Действительно, недалеко от беглецов прошли, гремя оружием, пятеро королевских наемников, все еще продолжавших рыскать по крепости в поисках живых защитников и хоть каких-нибудь ценностей.

— Пронесло, — переведя дух, перекрестился Ферапонт.

— Иди за мной и не отставай, — сказал Прошка, направляясь в ту сторону, где находилось кабацкое пепелище.

Через полчаса беглецы, воспользовавшись ночной темнотой, добрались до лесной опушки.

— Выбрались, — снова перекрестился Ферапонт, оглядываясь назад.

Вдали горел Сокол, освещая окрестности неверными отблесками пожаров.

— Как полыхает, — снова сказал Ферапонт, — будто погребальный костер…

— А вот и нет, — не согласился станичник. — Я вижу птицу сокола, которая превращается в сказочную птицу феникс. Гляди, как она огненными крылами машет! Вот-вот взовьется в небесную высь, чтобы навсегда остаться в памяти людей…

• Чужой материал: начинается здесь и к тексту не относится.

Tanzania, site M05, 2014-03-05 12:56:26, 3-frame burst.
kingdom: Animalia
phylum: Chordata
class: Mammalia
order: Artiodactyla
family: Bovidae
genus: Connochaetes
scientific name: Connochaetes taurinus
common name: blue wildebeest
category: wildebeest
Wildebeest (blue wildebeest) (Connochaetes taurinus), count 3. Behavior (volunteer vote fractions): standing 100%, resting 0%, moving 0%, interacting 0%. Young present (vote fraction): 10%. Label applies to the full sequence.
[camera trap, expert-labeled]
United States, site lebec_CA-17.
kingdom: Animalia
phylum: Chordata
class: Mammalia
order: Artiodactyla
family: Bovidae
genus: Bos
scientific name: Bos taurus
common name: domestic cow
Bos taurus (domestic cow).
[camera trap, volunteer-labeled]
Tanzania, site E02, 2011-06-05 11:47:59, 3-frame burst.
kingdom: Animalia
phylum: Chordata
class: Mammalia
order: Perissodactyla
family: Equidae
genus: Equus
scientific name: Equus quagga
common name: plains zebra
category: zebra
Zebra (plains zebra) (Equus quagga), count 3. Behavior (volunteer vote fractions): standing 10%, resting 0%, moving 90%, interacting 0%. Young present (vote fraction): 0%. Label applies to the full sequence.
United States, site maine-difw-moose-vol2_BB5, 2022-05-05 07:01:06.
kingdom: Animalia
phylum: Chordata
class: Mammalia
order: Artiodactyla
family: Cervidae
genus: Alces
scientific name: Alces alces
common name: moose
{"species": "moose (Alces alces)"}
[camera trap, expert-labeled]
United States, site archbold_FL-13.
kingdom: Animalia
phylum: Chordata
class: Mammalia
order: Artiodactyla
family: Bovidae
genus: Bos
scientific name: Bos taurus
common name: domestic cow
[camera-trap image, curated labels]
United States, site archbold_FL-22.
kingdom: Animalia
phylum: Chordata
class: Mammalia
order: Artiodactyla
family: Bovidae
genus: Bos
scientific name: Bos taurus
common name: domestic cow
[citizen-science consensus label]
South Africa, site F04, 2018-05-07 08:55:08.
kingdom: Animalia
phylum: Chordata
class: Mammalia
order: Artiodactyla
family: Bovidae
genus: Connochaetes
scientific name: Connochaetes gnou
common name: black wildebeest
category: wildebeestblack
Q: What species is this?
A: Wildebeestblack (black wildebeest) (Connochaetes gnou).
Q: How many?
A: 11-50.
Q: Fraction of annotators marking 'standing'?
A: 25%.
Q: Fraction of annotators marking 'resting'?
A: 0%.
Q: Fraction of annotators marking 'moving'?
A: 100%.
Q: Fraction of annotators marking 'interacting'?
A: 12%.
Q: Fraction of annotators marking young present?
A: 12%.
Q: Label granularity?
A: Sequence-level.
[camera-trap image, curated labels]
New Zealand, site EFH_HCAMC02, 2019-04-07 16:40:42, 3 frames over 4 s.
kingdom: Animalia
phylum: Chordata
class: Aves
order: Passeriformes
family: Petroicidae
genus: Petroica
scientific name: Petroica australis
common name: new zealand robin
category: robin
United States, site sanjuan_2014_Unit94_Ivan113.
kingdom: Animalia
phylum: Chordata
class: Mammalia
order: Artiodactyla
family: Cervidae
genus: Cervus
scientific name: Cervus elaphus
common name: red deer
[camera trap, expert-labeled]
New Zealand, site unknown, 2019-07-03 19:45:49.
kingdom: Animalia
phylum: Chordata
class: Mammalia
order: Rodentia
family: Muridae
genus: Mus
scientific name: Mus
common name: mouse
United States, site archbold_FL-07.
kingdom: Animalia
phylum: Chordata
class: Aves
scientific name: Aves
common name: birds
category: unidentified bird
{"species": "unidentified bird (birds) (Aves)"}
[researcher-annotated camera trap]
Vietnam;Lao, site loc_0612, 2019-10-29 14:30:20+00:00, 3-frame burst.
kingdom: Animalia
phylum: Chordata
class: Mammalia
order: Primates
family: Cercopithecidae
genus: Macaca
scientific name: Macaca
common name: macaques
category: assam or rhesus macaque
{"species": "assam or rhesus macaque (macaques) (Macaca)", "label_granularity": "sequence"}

— Ну и выдумщик ты, Прошка! Такое придумать… А ведь и правда крылами машет, словно феникс…

Глава 7. Планы меняются

У короля Батория снова разболелся живот и потому его совершенно не обрадовал доклад маршалка Грифовского, возглавившего после гибели пана Ястребовского полк королевских гусар. А ведь в этом докладе говорилось о «блестящей победе над неприступной крепостью Сокол доблестных польских рыцарей».

— Точно так же мы возьмем на саблю саму Москву! — самоуверенно заявил пан Грифовский, у которого нос вместе с висячими усами очень напоминал клюв птицы-падальщика под названием гриф, которых король имел счастье видеть на рисунках, сделанных монахами-иезуитами в одной из римских католических библиотек.

— До Москвы еще далеко, — хмуро ответил король, — а живот у меня болит уже сейчас… Все вон! Позвать сюда эту франкскую бестию мэтра Делиже!

— Я уже здесь, ваше королевское величество, — поклонился Делиже, войдя в цветастый шатер монарха.

— Опять этот несносный Ла Форт не уследил за тем, чтобы я не переел за ужином. Это же очень вредно! Вот все вы такие франки, — попенял лекарю король Баторий. — Вам бы только деньги из моей казны хапать, да уплетать за обе щеки за моим столом…

— Ваше величество, выпейте эту чудодейственную микстуру, — наливая из пузырька в мензурку какое-то снадобье зеленого цвета, сказал Делиже.

— Сам пей! — потребовал Баторий, вспомнив о незавидной судьбе короля Франции Генриха Второго, подробности о похоронах которого совсем недавно поведал ему все тот же Ла Форт.

— Извольте, ваше величество, — снова поклонился лекарь. — Видите, я уже пью… Фу, ну и гадость! Простите, ваше величество! Это очень полезная микстура, настоенная на тринадцати травах, произрастающих на горных лугах.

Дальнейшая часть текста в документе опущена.